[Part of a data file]
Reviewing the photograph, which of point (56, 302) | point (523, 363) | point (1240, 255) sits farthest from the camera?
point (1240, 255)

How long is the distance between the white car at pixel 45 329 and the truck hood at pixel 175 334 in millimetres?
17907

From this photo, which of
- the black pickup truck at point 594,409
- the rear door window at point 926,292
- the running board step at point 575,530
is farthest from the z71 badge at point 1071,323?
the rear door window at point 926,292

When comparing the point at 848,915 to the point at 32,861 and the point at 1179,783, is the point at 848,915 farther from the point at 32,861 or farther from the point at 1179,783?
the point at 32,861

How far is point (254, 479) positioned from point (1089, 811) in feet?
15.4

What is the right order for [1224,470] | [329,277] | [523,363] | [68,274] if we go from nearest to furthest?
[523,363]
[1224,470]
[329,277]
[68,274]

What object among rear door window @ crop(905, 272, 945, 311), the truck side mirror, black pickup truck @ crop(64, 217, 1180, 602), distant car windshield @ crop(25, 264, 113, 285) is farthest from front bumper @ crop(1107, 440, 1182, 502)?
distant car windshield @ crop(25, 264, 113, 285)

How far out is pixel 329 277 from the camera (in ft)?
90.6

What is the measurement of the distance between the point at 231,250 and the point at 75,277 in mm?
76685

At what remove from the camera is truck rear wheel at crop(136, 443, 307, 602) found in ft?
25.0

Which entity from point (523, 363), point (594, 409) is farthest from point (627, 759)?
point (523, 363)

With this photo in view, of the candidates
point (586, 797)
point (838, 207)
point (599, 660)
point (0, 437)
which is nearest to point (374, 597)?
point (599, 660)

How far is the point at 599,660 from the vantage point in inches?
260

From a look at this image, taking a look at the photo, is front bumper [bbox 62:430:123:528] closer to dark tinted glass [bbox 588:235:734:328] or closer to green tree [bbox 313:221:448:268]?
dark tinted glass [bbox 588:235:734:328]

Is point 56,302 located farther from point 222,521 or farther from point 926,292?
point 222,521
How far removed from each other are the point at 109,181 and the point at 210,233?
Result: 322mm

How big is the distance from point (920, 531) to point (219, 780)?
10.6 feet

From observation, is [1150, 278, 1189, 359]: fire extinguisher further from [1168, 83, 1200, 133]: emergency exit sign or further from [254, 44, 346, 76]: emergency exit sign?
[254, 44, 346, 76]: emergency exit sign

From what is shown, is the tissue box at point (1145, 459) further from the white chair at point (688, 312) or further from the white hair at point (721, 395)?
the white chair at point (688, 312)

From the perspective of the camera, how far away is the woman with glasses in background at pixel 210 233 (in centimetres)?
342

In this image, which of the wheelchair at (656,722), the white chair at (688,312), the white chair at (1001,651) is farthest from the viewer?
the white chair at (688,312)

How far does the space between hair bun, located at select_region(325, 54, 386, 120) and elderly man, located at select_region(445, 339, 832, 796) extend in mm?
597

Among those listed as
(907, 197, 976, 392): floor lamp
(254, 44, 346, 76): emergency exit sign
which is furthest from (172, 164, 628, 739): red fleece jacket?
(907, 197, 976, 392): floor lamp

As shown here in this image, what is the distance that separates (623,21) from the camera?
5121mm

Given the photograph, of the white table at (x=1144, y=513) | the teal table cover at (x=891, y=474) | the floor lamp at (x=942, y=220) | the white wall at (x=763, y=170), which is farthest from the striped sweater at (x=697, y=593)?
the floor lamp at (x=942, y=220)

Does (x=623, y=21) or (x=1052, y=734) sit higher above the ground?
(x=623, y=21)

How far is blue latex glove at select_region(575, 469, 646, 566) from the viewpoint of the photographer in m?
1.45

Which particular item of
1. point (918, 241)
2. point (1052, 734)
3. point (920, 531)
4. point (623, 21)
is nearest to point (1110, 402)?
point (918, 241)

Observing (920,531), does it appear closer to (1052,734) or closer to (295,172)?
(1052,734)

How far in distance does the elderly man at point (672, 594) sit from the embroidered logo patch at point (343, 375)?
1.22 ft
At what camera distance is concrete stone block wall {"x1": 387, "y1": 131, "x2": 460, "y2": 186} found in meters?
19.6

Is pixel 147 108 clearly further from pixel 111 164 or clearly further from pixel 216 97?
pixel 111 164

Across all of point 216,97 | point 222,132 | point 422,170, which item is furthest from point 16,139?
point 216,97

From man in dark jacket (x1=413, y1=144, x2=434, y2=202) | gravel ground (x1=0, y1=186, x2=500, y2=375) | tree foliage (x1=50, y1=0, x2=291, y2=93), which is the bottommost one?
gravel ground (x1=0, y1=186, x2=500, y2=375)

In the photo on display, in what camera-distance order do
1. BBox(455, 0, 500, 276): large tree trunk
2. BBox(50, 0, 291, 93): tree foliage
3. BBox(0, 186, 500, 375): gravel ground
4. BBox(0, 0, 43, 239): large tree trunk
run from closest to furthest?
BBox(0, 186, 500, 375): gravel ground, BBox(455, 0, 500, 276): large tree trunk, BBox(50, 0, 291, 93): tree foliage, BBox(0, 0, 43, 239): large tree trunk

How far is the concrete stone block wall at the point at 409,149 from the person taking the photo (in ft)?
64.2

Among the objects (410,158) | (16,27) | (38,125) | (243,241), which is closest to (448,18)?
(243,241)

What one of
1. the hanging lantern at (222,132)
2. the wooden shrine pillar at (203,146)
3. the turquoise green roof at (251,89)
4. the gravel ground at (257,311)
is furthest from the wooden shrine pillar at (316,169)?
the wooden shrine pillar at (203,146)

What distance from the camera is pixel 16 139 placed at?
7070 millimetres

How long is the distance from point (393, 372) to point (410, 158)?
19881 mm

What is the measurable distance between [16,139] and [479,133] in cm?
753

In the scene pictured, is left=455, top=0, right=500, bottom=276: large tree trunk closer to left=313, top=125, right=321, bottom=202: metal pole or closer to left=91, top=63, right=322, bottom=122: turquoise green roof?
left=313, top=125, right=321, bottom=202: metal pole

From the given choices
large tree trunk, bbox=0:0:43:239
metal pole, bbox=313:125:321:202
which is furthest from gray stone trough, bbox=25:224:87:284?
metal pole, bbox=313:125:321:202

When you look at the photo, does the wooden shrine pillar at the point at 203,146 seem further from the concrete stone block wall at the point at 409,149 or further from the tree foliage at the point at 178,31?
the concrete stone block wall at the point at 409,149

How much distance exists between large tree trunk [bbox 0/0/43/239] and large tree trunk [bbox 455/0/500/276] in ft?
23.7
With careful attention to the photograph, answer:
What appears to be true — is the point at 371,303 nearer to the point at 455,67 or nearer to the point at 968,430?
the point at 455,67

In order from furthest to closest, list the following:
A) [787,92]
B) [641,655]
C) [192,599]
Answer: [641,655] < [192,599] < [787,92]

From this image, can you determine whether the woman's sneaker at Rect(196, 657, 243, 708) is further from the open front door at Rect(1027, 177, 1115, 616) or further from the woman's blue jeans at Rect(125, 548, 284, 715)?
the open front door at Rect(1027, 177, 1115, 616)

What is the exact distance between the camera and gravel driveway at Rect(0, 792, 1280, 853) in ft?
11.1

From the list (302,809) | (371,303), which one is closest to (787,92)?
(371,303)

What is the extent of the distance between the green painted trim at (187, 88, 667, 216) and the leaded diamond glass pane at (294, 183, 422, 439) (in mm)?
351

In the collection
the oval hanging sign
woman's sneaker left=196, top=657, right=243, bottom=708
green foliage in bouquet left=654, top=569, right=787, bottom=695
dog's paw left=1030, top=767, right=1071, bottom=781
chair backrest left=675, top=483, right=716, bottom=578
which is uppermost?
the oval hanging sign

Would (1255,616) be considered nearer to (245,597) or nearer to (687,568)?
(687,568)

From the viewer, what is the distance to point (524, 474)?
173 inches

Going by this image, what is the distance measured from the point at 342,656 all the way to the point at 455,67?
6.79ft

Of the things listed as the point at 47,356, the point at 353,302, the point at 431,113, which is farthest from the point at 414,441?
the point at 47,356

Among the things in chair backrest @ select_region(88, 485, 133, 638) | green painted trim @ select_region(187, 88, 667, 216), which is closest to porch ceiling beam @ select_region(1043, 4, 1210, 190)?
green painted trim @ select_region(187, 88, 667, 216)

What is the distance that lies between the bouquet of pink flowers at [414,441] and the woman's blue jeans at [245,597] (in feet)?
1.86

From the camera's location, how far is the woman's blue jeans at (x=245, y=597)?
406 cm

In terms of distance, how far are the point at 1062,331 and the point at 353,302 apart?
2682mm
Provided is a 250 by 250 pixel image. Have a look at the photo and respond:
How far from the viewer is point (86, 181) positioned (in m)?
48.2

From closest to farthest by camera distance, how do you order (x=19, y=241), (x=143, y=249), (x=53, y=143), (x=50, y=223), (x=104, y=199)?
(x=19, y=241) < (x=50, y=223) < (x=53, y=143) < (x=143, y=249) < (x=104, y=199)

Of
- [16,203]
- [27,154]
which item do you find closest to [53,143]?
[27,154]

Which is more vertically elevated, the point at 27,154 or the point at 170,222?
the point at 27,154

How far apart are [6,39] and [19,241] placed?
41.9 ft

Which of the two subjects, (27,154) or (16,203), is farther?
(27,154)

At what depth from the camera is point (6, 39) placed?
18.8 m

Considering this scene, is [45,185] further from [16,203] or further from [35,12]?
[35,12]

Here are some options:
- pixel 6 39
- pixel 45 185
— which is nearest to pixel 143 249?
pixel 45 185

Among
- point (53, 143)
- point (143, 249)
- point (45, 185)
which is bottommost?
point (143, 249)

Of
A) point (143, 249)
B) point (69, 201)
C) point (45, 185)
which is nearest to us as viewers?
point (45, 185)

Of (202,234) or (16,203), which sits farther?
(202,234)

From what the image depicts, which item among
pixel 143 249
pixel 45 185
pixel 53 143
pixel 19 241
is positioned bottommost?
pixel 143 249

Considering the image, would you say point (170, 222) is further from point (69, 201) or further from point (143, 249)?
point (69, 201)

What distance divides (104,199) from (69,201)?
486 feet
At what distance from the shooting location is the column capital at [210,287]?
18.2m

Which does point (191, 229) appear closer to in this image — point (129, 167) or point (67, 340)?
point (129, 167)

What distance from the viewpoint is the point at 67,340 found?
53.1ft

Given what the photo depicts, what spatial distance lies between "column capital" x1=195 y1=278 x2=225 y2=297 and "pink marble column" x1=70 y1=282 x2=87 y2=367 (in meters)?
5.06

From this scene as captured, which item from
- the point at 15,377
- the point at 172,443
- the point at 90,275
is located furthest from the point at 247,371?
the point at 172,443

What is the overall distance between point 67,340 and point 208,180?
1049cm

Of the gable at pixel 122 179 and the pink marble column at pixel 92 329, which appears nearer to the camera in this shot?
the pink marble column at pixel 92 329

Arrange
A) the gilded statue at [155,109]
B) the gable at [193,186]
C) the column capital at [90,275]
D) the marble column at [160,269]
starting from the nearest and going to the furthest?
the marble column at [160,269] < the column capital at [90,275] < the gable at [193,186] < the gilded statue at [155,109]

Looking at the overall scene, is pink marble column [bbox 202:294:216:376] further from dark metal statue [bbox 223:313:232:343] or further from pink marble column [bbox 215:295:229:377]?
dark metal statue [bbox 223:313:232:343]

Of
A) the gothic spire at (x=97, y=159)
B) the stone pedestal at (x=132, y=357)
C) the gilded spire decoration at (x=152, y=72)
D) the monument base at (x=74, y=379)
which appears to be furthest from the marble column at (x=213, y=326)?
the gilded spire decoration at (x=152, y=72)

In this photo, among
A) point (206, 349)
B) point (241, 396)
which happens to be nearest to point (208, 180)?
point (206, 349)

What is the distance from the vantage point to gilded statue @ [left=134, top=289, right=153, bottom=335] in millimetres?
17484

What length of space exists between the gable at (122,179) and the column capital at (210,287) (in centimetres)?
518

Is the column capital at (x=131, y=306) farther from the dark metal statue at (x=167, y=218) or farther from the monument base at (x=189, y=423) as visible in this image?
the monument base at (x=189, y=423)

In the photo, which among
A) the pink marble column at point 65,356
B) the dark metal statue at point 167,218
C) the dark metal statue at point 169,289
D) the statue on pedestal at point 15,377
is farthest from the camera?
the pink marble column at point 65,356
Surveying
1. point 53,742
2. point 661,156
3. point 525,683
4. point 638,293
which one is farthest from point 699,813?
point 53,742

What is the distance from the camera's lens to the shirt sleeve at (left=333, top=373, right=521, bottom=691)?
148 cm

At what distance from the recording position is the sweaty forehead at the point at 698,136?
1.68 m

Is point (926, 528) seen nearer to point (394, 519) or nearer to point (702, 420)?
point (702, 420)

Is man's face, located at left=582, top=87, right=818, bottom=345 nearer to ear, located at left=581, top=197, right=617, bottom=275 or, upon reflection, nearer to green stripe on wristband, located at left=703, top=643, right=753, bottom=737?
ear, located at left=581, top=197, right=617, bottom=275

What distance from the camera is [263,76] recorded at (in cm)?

▶ **Short exercise**
Only the lines from the one that contains "At what distance from the recording" to the end of the data should be output, exactly as they appear.

▶ **Correct response**
At what distance from the recording position is the sweaty forehead at the point at 698,136?
1.68 m

Is point (926, 528) seen nearer to point (394, 519) or nearer to point (702, 420)?
point (702, 420)

Is man's face, located at left=582, top=87, right=818, bottom=345 nearer to ear, located at left=581, top=197, right=617, bottom=275 or, upon reflection, nearer to green stripe on wristband, located at left=703, top=643, right=753, bottom=737?
ear, located at left=581, top=197, right=617, bottom=275

What distance from the camera is [263,76] recorded at (in cm)?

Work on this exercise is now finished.